Partain v. Mayor & Council of the City of Royston

Annotate this Case

246 Ga. 297 (1980)

271 S.E.2d 201

PARTAIN et al. v. MAYOR & COUNCIL OF THE CITY OF ROYSTON.

36296.

Supreme Court of Georgia.

Submitted May 30, 1980.

Decided September 9, 1980.

John Kupris, for appellants.

Jerry N. Neal, for appellee.

CLARKE, Justice.

This is a continuation of a controversy which made its way to this court as Martin v. Mayor & Council of Royston, 244 Ga. 669 (261 SE2d 707) (1979). In that case, the City of Royston and David Partain and Lorene Saylors were sued by certain taxpayers who were dissatisfied with the city's failure to cause the removal of Partain's mobile home from the land of Saylors by enforcement of zoning ordinances. A mandamus was denied by the trial court, but this court reversed. Subsequently, the trial court issued a mandamus absolute requiring the removal of the mobile home. From this there was no appeal.

In the litigation now being considered, the city finds itself on the opposite side from its former co-defendants. The city is attempting, through this action, to enjoin the continued presence of the mobile home on the land involved. The complaint was filed on January 15, 1980, and at the same time a rule nisi was issued ordering a hearing. On January 29, the court entered an order reciting that defendants contended the hearing could not be held until 30 days from the date of service and therefore ordering that the matter be heard on February 16, 1980. Six days later, on February 4, defendants answered the complaint and also filed a motion to dissolve the rule nisi, a notice to take deposition and a request for production of documents. The deposition notice called for the deposition to be taken on February 18, two days after the date set for the interlocutory hearing. Although a time appears on the request for production, no date was included.

As the February 16 hearing was about to proceed, counsel for defendants made a statement to the trial court which it contends was a motion for continuance based upon the ground that there had been no adequate opportunity for necessary discovery. The court ordered the hearing to proceed after observing that the parties were notified on January 29 of the February 16 hearing.

There is only one enumeration of error. In it, defendants complain of the denial of the motion for continuance.

Code Ann. § 81A-140 (a) provides that all civil cases shall be triable anytime after the last day upon which defensive pleadings are required to be filed. The section further provides that in all cases, the trial court shall give the parties reasonable time for discovery subsequent to the date defensive pleadings must be filed. Code Ann. § 81A-140 (b) provides that the judge may hear and determine any non-jury matter at any time upon reasonable notice to the parties.

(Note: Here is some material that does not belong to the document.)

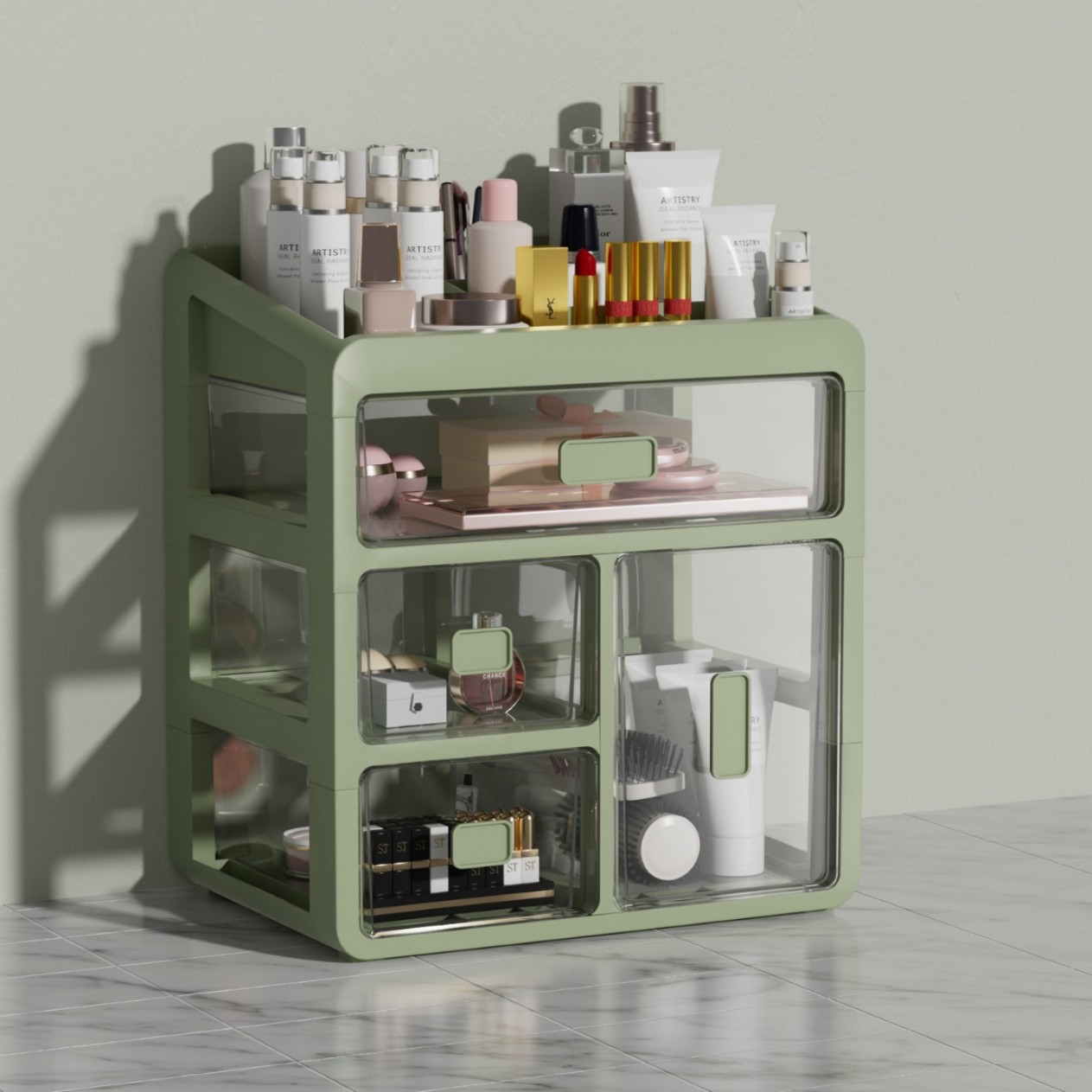 化妆品收纳盒透明抽屉式桌面收纳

*298 Here, the court in its conclusions of law specifically found that the parties were given eighteen days notice of the hearing and that it was made "abundantly clear that the purpose of the hearing was for final disposition of the case." In its findings of fact, the court traced the history of this litigation from March 20, 1979, when the Appeals Board of the City of Royston found the location of the mobile home to be in violation of the Zoning Ordinance of the City of Royston. The trial court has broad discretion concerning the use of and limitations upon discovery procedure. This discretion will not be disturbed on appeal in the absence of abuse of that discretion. Jackson v. Gordon, 122 Ga. App. 657 (178 SE2d 310) (1970); Herring v. R. L. Mathis Certified Dairy Co., 121 Ga. App. 373 (173 SE2d 716) (1970). All that is required by § 81A-140 (a) is reasonableness as to the time allowed for discovery. Under the particular facts and circumstances in this case, we cannot say the trial court acted unreasonably. The trial court apparently determined further discovery would have been futile. The issue of the removal of the mobile home has been litigated all the way to this court. All that remains is for removal to be carried out. Under all the circumstances, the granting of a continuance would have merely delayed the inevitable. The law does not require a useless act. Webb v. Webb, 245 Ga. 650 (266 SE2d 463) (1980); Baker v. Housing Authority, 152 Ga. App. 64 (262 SE2d 183) (1979). Therefore, there was no abuse of the trial court's discretion in the decision to deny appellants a continuance.

Judgment affirmed. All the Justices concur.